Thermoplastic composites put a new spin on Chinese EV exterior

Thermoplastic composite materials are gaining traction in automotive as they offer many benefits. They have no shelf life issues; they are inherently recyclable; and they enable significant increases in production speed. And there’s one more characteristic that offers promise: aesthetics.

The thermoplastic carbon fiber-reinforced polycarbonate wheelblade insert can survive braking-induced temperatures of up to 150°C.

Thanks to their unidirectional carbon fiber optics and a high-quality surface offered by the polycarbonate matrix, Covestro’s Maezio continuous fiber-reinforced thermoplastic composites reportedly bring a new tool to automotive designers’ toolbox for designing unique appearances. One case in point: they have given the ES8 and ES6, the all-electric SUVs from Chinese electric vehicle startup NIO, a boost on the wheels.

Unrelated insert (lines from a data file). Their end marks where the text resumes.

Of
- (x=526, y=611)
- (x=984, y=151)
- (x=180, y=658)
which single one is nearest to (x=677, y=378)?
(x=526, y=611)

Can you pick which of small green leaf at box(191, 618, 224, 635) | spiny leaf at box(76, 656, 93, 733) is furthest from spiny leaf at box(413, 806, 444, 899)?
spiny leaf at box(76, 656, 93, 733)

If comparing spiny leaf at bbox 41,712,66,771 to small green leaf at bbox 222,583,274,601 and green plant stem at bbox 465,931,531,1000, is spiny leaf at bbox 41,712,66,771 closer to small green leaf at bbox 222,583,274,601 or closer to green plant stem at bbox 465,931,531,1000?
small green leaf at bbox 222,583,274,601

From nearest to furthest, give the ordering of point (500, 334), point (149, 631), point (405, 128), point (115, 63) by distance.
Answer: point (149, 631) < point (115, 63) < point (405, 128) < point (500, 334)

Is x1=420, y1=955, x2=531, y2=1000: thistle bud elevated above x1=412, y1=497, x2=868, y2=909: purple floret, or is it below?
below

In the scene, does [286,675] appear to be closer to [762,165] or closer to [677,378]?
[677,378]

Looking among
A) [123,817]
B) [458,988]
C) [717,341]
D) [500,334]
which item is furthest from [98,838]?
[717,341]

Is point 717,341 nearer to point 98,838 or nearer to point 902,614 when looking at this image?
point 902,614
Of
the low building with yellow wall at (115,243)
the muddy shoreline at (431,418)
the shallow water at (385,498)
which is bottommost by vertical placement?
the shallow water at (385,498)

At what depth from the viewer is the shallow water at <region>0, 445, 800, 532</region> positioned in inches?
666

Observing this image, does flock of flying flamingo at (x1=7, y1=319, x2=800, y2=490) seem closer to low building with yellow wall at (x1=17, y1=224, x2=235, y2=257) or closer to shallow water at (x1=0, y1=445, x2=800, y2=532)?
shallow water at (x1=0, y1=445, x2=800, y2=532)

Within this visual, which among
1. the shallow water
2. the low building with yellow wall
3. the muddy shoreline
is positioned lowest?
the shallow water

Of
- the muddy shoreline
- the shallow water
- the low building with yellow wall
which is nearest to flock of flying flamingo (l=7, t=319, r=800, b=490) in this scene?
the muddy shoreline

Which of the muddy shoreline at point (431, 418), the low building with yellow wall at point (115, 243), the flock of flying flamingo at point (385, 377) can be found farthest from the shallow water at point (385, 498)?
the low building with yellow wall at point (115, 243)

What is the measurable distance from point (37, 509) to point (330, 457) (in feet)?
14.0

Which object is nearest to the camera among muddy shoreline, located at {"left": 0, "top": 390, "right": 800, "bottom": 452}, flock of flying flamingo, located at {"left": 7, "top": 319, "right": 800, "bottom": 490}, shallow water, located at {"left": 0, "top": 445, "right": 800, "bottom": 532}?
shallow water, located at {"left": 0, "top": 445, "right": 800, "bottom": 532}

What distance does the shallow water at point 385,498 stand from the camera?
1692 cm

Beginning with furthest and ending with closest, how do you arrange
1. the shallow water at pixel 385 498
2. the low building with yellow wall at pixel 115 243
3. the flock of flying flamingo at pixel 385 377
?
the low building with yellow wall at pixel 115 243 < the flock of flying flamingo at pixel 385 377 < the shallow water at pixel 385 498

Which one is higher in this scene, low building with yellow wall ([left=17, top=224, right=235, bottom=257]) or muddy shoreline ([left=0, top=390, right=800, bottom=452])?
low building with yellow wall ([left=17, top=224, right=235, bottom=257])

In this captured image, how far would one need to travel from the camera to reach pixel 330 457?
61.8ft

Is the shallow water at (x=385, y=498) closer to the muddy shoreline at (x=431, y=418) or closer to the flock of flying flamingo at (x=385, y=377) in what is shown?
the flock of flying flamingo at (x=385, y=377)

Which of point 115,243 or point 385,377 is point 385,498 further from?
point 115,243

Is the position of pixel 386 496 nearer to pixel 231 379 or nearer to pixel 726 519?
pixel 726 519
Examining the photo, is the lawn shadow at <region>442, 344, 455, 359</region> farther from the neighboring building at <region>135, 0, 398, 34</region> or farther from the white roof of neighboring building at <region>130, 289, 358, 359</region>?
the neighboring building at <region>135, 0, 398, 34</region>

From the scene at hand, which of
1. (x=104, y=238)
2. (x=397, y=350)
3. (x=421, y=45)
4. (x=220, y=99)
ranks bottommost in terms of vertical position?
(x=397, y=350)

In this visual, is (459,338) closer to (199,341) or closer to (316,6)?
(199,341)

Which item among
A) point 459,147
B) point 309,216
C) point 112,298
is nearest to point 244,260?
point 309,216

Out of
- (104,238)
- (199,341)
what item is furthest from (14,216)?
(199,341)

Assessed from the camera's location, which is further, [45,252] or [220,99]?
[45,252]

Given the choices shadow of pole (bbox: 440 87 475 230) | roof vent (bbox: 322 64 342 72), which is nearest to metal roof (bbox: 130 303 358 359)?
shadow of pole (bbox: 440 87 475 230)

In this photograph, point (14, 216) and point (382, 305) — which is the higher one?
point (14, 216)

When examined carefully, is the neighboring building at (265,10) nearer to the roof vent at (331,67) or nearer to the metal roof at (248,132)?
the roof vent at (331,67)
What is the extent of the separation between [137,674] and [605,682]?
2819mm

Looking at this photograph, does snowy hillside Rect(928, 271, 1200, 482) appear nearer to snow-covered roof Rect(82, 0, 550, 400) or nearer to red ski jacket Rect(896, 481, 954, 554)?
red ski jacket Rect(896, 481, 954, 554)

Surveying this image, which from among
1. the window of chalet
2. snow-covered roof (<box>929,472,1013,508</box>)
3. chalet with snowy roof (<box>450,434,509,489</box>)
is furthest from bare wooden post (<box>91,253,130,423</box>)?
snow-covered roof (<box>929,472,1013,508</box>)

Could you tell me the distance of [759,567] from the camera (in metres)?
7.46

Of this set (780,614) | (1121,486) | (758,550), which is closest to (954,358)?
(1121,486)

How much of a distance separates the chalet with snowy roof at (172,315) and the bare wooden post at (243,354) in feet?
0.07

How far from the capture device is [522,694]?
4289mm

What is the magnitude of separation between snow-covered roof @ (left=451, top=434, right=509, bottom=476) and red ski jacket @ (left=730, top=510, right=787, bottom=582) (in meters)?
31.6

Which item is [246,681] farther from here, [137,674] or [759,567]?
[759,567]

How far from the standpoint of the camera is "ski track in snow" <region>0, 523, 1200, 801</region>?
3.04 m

The wheels feature aluminum rims with opt-in carbon fiber blade inserts, designed to lend the vehicle a high-end aesthetic appeal with a lightweight flavor and improved aerodynamics. What Maezio composites bring to the table is a combination of a unique appearance with unidirectional carbon fiber optics and a wide variety of finishing options.

“Maezio composites are a very unique material because they kind of redefine how beauty is associated with carbon fibers,” says Yanbing Wang, senior CMF (Color, Materials, Finishing) designer from NIO. “They have set a new aesthetic direction with the unidirectional strands of fibers that remind me of the flowing shapes of rocks within the Antelope Canyon. It feels dynamic and full of energy.”

To achieve a high level of aesthetics, the choice of the resin system is crucial. Polycarbonates boast high surface quality and optical performance. Furthermore, polycarbnate-based composites are compatible with a wide range of coatings and decoration processes for designing unique surfaces. This makes it possible to develop a matt-coating system for the wheelblade that not only retains the beauty of the unidirectional fibers but also provides the needed protection – wheels are every vehicle’s touchpoints with the road, and as such, must perform flawlessly.

Automotive exteriors exist in a harsh environment, and the requirements are demanding. Parts have to display high scratch, weather, ageing and chemical resistance properties. For wheelblades comes the additional requirement of high heat resistance during braking. Therefore, automotive exterior components not only have to look good after years of use but also perform on an everyday basis under tough conditions.

In combination with the coating system, the composite wheelblades have withstood rigorous safety and performance requirements, such as impact, chemical and weather resistance. The Makrolon polycarbonate on which Maezio is based displays high thermal stability qualities so the wheelblade insert can survive braking-induced temperatures of up to 150°C.

For composites to be widely adopted in automotive they also need to be easily integrated with other materials in a multi-material system. Because of their thermoplastic matrix system, Maezio composites can be easily joined with functional components during processing, e.g., through back injection molding. In the case of the wheelblade inserts, they are joined with the aluminum spokes of the wheel through back-molded screw bosses made of polycarbonate. The common resin material makes it easy and secure to bond the two parts.

Maezio composites can be cut and remelted for reuse at the end of life, or reground into short fiber compounds and used in an injection molding process.

“We have proved with this major breakthrough that Maezio composites are a technically and commercially viable material solution in automotive exterior applications,” says Lisa Ketelsen, head of the thermoplastic composite business of Covestro. “The end result is a newly-defined aesthetic direction and benchmark for thermoplastic composites in automotive.”